Go through the listing and copy every line word for word.

» Data
------------------------
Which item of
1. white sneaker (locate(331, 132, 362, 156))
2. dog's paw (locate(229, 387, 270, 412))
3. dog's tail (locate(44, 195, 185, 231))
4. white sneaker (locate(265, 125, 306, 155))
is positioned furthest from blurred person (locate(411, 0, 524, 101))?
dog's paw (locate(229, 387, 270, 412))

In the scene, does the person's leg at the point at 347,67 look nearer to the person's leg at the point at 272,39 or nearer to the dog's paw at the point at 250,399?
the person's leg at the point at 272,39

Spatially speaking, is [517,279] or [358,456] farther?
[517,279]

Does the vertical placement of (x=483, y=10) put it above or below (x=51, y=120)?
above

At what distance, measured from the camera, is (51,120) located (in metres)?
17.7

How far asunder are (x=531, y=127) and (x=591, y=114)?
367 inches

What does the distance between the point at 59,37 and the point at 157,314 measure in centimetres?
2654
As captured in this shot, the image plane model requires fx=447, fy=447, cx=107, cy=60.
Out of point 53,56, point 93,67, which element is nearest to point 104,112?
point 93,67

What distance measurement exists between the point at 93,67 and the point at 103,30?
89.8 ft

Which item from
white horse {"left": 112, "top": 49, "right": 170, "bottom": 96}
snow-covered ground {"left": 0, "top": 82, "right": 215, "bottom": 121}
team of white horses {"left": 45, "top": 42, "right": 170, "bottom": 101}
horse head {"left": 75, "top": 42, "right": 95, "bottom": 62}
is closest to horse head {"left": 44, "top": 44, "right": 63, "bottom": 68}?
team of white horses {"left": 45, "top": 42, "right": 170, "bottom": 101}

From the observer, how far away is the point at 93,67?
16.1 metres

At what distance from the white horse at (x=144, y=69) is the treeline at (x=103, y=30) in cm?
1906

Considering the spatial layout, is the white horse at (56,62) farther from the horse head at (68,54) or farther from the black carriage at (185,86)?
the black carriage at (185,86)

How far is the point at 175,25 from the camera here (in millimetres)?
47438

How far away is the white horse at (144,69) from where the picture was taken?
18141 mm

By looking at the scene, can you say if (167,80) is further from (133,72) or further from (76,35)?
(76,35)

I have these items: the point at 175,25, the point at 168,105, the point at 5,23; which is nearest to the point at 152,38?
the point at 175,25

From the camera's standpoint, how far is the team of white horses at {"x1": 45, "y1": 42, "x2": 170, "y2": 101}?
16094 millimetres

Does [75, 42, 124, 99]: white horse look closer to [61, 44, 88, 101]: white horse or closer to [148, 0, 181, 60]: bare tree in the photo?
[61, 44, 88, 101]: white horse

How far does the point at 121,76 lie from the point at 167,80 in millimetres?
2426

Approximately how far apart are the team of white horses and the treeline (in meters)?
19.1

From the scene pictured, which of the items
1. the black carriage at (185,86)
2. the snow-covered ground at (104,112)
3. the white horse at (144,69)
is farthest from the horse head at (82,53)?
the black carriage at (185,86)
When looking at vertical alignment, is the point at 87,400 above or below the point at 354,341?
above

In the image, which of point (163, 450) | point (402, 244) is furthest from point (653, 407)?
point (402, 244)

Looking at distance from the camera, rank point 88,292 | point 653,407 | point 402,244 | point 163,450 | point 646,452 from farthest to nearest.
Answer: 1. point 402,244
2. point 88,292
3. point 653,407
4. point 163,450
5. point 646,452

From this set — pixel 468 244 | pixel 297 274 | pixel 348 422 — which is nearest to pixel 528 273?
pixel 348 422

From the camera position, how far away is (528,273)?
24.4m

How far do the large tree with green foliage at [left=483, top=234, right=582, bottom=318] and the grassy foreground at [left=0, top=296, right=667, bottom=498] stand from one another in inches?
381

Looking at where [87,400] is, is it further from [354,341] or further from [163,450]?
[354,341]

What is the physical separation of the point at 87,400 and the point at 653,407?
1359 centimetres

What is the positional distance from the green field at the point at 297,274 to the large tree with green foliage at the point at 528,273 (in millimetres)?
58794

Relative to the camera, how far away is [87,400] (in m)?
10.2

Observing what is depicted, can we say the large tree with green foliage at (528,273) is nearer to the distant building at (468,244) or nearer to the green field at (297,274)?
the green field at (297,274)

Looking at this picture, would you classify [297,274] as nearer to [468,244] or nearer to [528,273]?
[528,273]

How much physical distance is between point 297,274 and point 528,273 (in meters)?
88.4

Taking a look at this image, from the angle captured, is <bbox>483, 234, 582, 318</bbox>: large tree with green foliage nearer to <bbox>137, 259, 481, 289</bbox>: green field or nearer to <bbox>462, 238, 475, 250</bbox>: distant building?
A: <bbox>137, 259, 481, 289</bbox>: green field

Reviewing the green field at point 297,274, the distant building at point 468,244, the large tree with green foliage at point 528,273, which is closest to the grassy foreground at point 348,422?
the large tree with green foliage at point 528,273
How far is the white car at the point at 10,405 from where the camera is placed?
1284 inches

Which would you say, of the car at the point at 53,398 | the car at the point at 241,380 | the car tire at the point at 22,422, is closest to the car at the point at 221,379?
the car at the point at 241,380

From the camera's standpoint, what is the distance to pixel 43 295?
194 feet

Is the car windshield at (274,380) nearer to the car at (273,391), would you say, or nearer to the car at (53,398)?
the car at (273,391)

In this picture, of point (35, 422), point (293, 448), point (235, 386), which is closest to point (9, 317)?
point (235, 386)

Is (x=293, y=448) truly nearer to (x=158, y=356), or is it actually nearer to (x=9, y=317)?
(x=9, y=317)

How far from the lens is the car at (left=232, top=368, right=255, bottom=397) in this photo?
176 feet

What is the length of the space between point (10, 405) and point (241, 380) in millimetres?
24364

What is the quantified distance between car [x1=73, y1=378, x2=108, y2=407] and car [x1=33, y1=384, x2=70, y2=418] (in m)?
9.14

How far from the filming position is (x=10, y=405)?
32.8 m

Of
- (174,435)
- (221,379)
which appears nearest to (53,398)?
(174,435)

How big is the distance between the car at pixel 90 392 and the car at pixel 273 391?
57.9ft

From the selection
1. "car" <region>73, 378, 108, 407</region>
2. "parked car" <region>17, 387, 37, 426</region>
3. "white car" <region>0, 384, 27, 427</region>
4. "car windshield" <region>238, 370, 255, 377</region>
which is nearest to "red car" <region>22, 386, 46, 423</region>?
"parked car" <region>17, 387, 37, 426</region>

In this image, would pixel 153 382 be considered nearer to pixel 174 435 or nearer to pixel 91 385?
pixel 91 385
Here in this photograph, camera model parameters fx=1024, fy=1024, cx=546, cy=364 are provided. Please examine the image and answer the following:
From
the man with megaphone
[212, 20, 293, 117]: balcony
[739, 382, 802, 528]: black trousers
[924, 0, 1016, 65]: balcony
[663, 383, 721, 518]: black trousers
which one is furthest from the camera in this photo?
------------------------
» Result of this exercise
Which item of
1. white sneaker (locate(331, 132, 362, 156))
2. dog's paw (locate(229, 387, 270, 412))
3. dog's tail (locate(44, 195, 185, 231))
4. white sneaker (locate(265, 125, 306, 155))
is positioned furthest from blurred person (locate(411, 0, 524, 101))?
dog's paw (locate(229, 387, 270, 412))

In the scene, does the person's leg at the point at 347,67 look nearer to the person's leg at the point at 272,39 or nearer to the dog's paw at the point at 250,399?
the person's leg at the point at 272,39

Spatially speaking, is [517,279] or [358,456] farther?
[517,279]

Does the vertical placement of (x=483, y=10) put it above or below (x=51, y=120)?
above

At what distance, measured from the camera, is (51,120) located (in metres)?
17.7

How far asunder are (x=531, y=127) and (x=591, y=114)?
367 inches

What does the distance between the point at 59,37 and the point at 157,314 measure in centimetres?
2654
As captured in this shot, the image plane model requires fx=447, fy=447, cx=107, cy=60.
Out of point 53,56, point 93,67, which element is nearest to point 104,112?
point 93,67

What distance measurement exists between the point at 93,67 and the point at 103,30?
89.8 ft

Which item from
white horse {"left": 112, "top": 49, "right": 170, "bottom": 96}
snow-covered ground {"left": 0, "top": 82, "right": 215, "bottom": 121}
team of white horses {"left": 45, "top": 42, "right": 170, "bottom": 101}
horse head {"left": 75, "top": 42, "right": 95, "bottom": 62}
is closest to horse head {"left": 44, "top": 44, "right": 63, "bottom": 68}?
team of white horses {"left": 45, "top": 42, "right": 170, "bottom": 101}

From the observer, how far away is the point at 93,67?
16.1 metres

At what distance from the white horse at (x=144, y=69) is the treeline at (x=103, y=30) in cm?
1906

Considering the spatial layout, is the white horse at (56,62) farther from the horse head at (68,54) or farther from the black carriage at (185,86)?
the black carriage at (185,86)

How far is the point at 175,25 from the camera here (in millimetres)?
47438

How far away is the white horse at (144,69) from where the picture was taken?
18141 mm

By looking at the scene, can you say if (167,80) is further from (133,72) or further from (76,35)?
(76,35)

I have these items: the point at 175,25, the point at 168,105, the point at 5,23; which is nearest to the point at 152,38?
the point at 175,25

From the camera's standpoint, how far is the team of white horses at {"x1": 45, "y1": 42, "x2": 170, "y2": 101}?
16094 millimetres

Does [75, 42, 124, 99]: white horse look closer to [61, 44, 88, 101]: white horse or closer to [148, 0, 181, 60]: bare tree in the photo?
[61, 44, 88, 101]: white horse

How far does the point at 121,76 lie from the point at 167,80 in millimetres?
2426

Approximately how far apart are the team of white horses and the treeline (in meters)?
19.1

From the scene pictured, which of the items
1. the black carriage at (185,86)
2. the snow-covered ground at (104,112)
3. the white horse at (144,69)
is farthest from the horse head at (82,53)?
the black carriage at (185,86)
When looking at vertical alignment, is the point at 87,400 above or below the point at 354,341?
above

In the image, which of point (163, 450) | point (402, 244) is furthest from point (653, 407)?
point (402, 244)

Looking at distance from the camera, rank point 88,292 | point 653,407 | point 402,244 | point 163,450 | point 646,452 from farthest to nearest.
Answer: 1. point 402,244
2. point 88,292
3. point 653,407
4. point 163,450
5. point 646,452

From this set — pixel 468 244 | pixel 297 274 | pixel 348 422 — which is nearest to pixel 528 273?
pixel 348 422

From the camera position, how far away is (528,273)?
24.4m

How far do the large tree with green foliage at [left=483, top=234, right=582, bottom=318] and the grassy foreground at [left=0, top=296, right=667, bottom=498] stand from one another in inches?
381

Looking at where [87,400] is, is it further from [354,341] or further from [163,450]?
[354,341]

What is the physical separation of the point at 87,400 and the point at 653,407?
1359 centimetres

What is the positional distance from the green field at the point at 297,274 to the large tree with green foliage at the point at 528,273 (in millimetres)?
58794

Relative to the camera, how far away is [87,400] (in m)?
10.2

Observing what is depicted, can we say the large tree with green foliage at (528,273) is nearer to the distant building at (468,244) or nearer to the green field at (297,274)?
the green field at (297,274)

Looking at this picture, would you classify [297,274] as nearer to [468,244] or nearer to [528,273]?
[528,273]

How much physical distance is between point 297,274 and point 528,273 (in meters)?
88.4

Taking a look at this image, from the angle captured, is <bbox>483, 234, 582, 318</bbox>: large tree with green foliage nearer to <bbox>137, 259, 481, 289</bbox>: green field or nearer to <bbox>462, 238, 475, 250</bbox>: distant building?
A: <bbox>137, 259, 481, 289</bbox>: green field

Reviewing the green field at point 297,274, the distant building at point 468,244, the large tree with green foliage at point 528,273, which is closest to the grassy foreground at point 348,422?
the large tree with green foliage at point 528,273
How far is the white car at the point at 10,405 from where the camera is placed?
1284 inches

Which would you say, of the car at the point at 53,398 | the car at the point at 241,380 | the car tire at the point at 22,422, is closest to the car at the point at 221,379?
the car at the point at 241,380

From the camera's standpoint, what is the distance to pixel 43 295?
194 feet

Is the car windshield at (274,380) nearer to the car at (273,391), would you say, or nearer to the car at (53,398)?
the car at (273,391)

In this picture, of point (35, 422), point (293, 448), point (235, 386), which is closest to point (9, 317)?
point (235, 386)

Is (x=293, y=448) truly nearer to (x=158, y=356), or is it actually nearer to (x=9, y=317)?
(x=9, y=317)

How far from the lens is the car at (left=232, top=368, right=255, bottom=397) in this photo?
176 feet

What is the length of the space between point (10, 405) and point (241, 380) in millimetres?
24364

What is the quantified distance between car [x1=73, y1=378, x2=108, y2=407] and car [x1=33, y1=384, x2=70, y2=418] (in m)?
9.14

How far from the filming position is (x=10, y=405)?
32.8 m

Of
- (174,435)
- (221,379)
which appears nearest to (53,398)?
(174,435)

How big is the distance between the car at pixel 90 392 and the car at pixel 273 391?
57.9ft

From the selection
1. "car" <region>73, 378, 108, 407</region>
2. "parked car" <region>17, 387, 37, 426</region>
3. "white car" <region>0, 384, 27, 427</region>
4. "car windshield" <region>238, 370, 255, 377</region>
which is nearest to "red car" <region>22, 386, 46, 423</region>?
"parked car" <region>17, 387, 37, 426</region>

In this image, would pixel 153 382 be considered nearer to pixel 174 435 or nearer to pixel 91 385?
pixel 91 385
Here in this photograph, camera model parameters fx=1024, fy=1024, cx=546, cy=364 are provided. Please examine the image and answer the following:
From
the man with megaphone
[212, 20, 293, 117]: balcony
[739, 382, 802, 528]: black trousers
[924, 0, 1016, 65]: balcony
[663, 383, 721, 518]: black trousers
which one is furthest from the camera in this photo?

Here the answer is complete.